Artificial intelligence (AI) and machine learning are two of the major technological wunderkinds today, and likely to stay our wunderkinds for the foreseeable future. So, it’s not surprising that when I share with potential clients that the core of our classification technology is based upon these technology principles, they invariably ask the question, “Does it continue to learn?”
The answer is, “Yes, as long as you continue to give it feedback.” I’ve written before about the concepts of supervised vs. unsupervised learning. With few exceptions, there is no such thing as completely unsupervised learning. The truth is that machines do not learn on their own initially or as part of an ongoing process – at least, not yet.
What Machines Can Do
What machines can do is build inferences with data sets. Their ability to determine the difference between correct and incorrect inferences requires feedback. And feedback is typically provided by a person – sometimes explicitly, but sometimes not.

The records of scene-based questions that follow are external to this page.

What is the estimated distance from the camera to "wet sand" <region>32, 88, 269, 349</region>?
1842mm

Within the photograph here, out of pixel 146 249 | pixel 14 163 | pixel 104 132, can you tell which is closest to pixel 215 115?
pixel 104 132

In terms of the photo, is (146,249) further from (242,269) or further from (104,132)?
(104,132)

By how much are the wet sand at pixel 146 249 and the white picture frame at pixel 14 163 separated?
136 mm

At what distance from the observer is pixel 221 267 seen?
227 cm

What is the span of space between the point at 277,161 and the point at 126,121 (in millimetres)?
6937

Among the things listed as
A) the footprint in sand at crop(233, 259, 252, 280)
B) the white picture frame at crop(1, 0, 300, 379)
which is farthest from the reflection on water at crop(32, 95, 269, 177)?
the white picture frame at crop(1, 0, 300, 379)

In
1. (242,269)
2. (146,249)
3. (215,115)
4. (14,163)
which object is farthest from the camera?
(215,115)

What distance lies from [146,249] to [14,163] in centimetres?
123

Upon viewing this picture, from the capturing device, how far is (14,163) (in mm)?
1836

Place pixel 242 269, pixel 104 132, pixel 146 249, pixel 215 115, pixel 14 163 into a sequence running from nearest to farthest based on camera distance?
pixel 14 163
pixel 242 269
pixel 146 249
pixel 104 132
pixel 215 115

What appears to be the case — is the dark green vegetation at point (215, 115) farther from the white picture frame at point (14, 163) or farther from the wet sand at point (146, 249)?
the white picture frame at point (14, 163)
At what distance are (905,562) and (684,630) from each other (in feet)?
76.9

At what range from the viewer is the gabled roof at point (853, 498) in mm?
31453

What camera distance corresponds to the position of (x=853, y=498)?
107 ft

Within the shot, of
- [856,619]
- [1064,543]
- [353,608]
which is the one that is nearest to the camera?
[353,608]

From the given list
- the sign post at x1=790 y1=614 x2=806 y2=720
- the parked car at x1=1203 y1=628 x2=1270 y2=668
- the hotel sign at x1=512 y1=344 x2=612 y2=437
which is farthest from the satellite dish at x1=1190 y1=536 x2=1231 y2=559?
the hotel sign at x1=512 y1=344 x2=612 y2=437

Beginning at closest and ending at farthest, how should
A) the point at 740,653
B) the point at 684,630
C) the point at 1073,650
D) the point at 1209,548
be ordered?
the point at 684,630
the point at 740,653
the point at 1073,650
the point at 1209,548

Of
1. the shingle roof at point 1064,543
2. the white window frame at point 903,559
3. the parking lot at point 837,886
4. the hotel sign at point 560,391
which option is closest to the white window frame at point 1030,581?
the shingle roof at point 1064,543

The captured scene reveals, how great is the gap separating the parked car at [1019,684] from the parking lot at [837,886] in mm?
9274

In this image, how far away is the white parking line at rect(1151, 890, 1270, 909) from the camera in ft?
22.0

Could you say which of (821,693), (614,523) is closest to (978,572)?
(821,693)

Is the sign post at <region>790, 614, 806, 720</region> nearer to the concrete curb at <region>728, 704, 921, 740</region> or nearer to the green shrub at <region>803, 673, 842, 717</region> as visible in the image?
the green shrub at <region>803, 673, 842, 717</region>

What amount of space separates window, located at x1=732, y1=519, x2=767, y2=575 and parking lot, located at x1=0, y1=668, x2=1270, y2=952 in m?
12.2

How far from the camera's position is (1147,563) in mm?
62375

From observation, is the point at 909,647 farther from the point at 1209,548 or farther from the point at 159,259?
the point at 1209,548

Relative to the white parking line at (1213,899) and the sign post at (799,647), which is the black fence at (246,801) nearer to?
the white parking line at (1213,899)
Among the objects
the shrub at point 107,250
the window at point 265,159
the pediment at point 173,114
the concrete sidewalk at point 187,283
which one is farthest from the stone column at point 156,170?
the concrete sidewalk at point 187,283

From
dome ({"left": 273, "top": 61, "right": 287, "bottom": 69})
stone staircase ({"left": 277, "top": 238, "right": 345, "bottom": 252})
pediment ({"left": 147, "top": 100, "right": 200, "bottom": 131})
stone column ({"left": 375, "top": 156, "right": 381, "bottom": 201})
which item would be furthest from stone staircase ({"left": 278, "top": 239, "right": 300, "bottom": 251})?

Ongoing learning can be simply notifying the system that an answer is incorrect. The most common way of providing this feedback is to apply the correct answer. For instance, if a document is classified incorrectly, a person can inform the system by inputting the correct document class. Doing so allows the system a better chance of applying the classification correctly the next time. And voilà: the system continues to learn.
Continuous Feedback Loops
Other methods of feedback may not be so explicit. If a system generates an list of possible answers from a query, the act of a user selecting one from the list can act as an implicit method to inform the system on how to display answers in the future, perhaps either displaying only that selected answer or prioritizing it, that is, moving it to the top of the list.
The key thing to note is that without this continuous feedback loop, future performance will not improve over the initial performance.